Farmer's son invents zero-electricity water purifier, gets it patented
India is reeling under a severe water crisis in its history with the country ranking at 120 out of 122 countries in the quality of water.
Ratlam: India is reeling under a severe water crisis in its history with the country ranking at 120 out of 122 countries in the quality of water.
As per a report by Niti Aayog, by 2020, as many as 21 major cities of India will run out of water and face 'Day Zero'- a term which means turning off the entire city's tap for a day.
Such is the story of a village in Ratlam in Madhya Pradesh, which has been hit by severe drought over the past few years.
Jitender Chawdhary, belonging to a family of farmers, witnessed the acute water scarcity in his village Dengamal in Ratlam district.
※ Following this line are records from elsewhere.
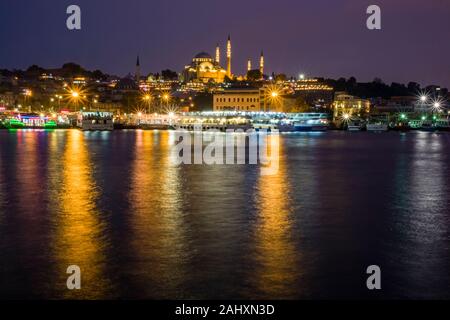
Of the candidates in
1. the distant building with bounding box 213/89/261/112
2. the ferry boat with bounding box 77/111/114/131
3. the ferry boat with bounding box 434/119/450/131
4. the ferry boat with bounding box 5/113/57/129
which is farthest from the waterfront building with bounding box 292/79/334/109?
the ferry boat with bounding box 5/113/57/129

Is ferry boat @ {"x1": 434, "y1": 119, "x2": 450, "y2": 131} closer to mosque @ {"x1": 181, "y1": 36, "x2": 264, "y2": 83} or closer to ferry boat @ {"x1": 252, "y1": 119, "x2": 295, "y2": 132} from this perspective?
ferry boat @ {"x1": 252, "y1": 119, "x2": 295, "y2": 132}

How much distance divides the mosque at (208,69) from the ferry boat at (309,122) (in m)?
42.3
After finishing his engineering from MIT Ujjain, Jitender sought to find a solution to the jarring water crisis as "water could only be reused or recycled, but not manufactured".
As a solution, Jitender invented a low-cost water purifier named 'Shuddham' that could purify up to 500 litres of dirty water per day and make it suitable for all household purposes other than drinking or cooking and consumed no electricity.
'Shuddham' is operated manually and can recycle up to 90,000 litres of water in six months, after which the filtering granules need to be replaced for better efficiency.
The water purifier is built at a cost of Rs 7,000, and has the maintenance cost as low as Rs 500-700 per year.
Jitender had filed for a patent of the purifier to make it a commercially viable option. Recently, he procured the patent and is finally able to put his invention on sale.
After gaining the patent, Jitender has received bulk orders from several big companies. In states like Rajasthan and Uttrakhand, the purifier's filtration plants have also been set up.